There is no such thing as the best transcript, there is the possibility to select the longest transcript per gene from a transcriptome assembly. Why not include all transcripts from the transcriptome and use Salmon or Kallisto for transcript abundance?
Thank you. I actually have a csv file containing TPM values produced from Salmon. How can I use this as your suggestion?
What Michael said. You have a few options: You can pick the "canonical" = longest transcript, or you can use something like MANE to pick the most used (in papers, etc.) transcript.
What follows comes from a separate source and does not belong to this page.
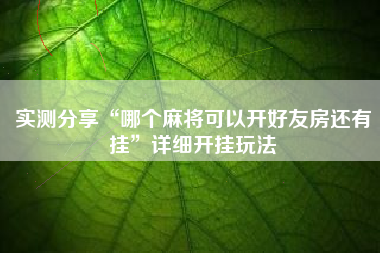 实测分享“哪个麻将可以开好友房还有挂”详细开挂玩法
For a way to pick the "best" transcript per gene (the algorithm that VEP uses), see: https://useast.ensembl.org/info/docs/tools/vep/script/vep_other.html#pick_options
The canonical is not always the longest transcript. I support the suggestion to do gene level analysis. Meaning, use something like tximport from Bioconductor to sum transcript counts per gene into a single gene level value.
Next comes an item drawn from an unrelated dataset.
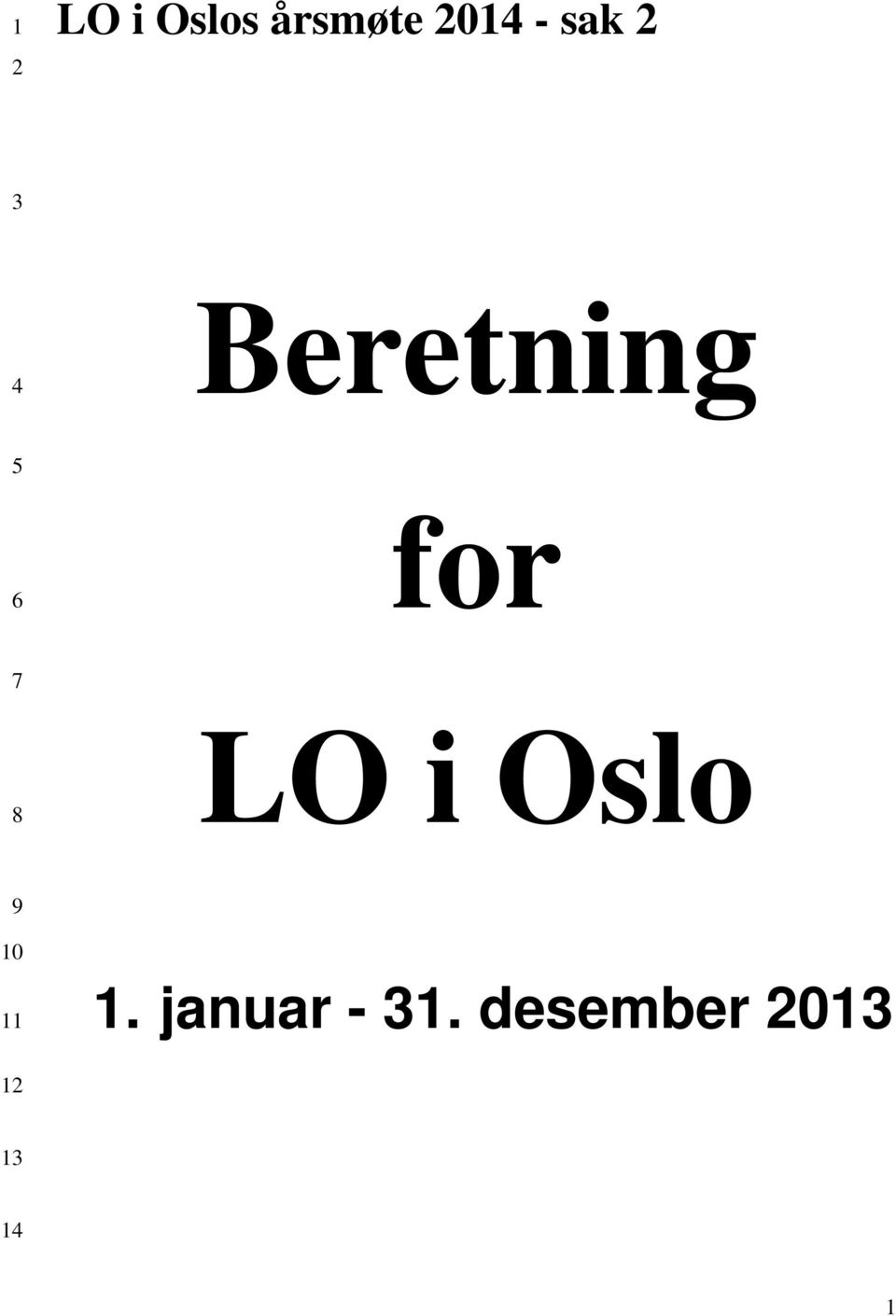 for LO i Oslo 1.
Maybe the later versions have corrected but canonical defaults to the longest, atleast using snpEff. VEP seems to handle this better. I do always go for the MANE/RefSeq-MANE as that's always accurate. ESR1 and BRCA1 are examples where canonical by snpEff is definitely wrong. I think older VEP versions used to get this wrong too, but v100+ (at least) get this right.
Thanks! @ATpoint I actually have two csv files containing TPM values produced by Salmon. One csv file has the Transcript IDs, and the other has the Gene IDs. Given that your suggestion to do gene level analysis, how will I use this to create a heatmap for the expression of stress-related genes?
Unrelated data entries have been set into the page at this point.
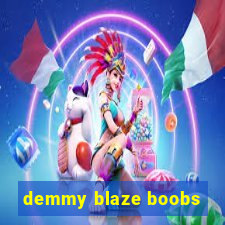 demmy blaze boobs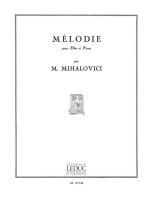 MARCEL MIHALOVICI: MELODIE (FLUTE & PIANO)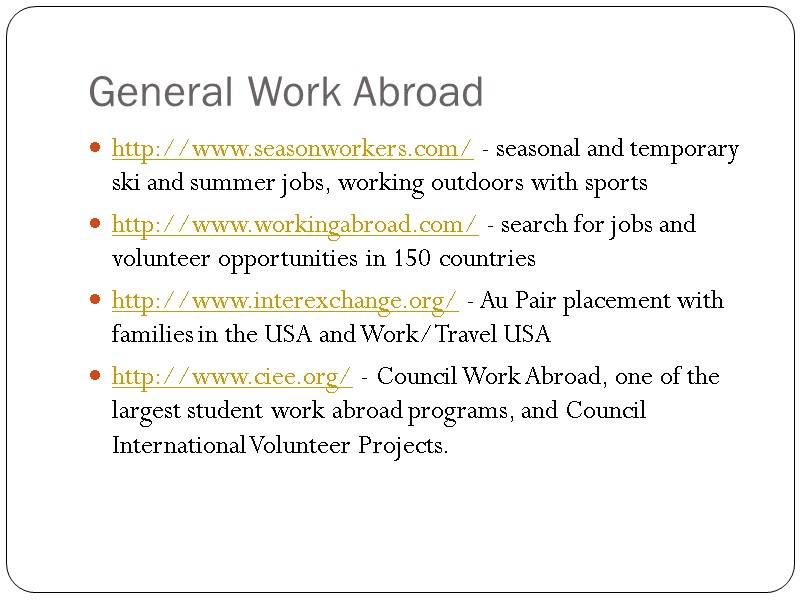 General Work Abroad  http://www.seasonworkers.com/ - seasonal and temporary ski and summer jobs, working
Those are two different goals. To analyze salmon output (say for differential expression analysis), you can import it using tximport and use DESeq2. You can create heatmaps of any metrics using ComplexHeatmap, but comparing across samples is not straightforward.
How about the gene level analysis?
tximport + DESeq2. The former has options using which you can pick transcript/gene level.
thanks. Can I use the gene level analysis basis in creating a heatmap for expression analysis?
Heatmaps are not useful for any kind of robust analysis. They can provide a good visual. Please don't use heatmaps for anything but eyeballing to spot potential areas of investigation.
maybe I mislead you in my question. I just wanted to know how can I use gene level analysis instead of transcript level, especially in expression analysis. Is this a way for me to choose a representative (or best) transcript?
@Ram Thanks. Is this tool VEP applicable for non-model organism? I only have denovo assembly. Also, I would appreciate if you could share a video tutorial on this one.
You should see tutorials if you google "VEP tutorial video". I don't think it can work with non model organisms, check out their website though, they have an extensive list of organisms.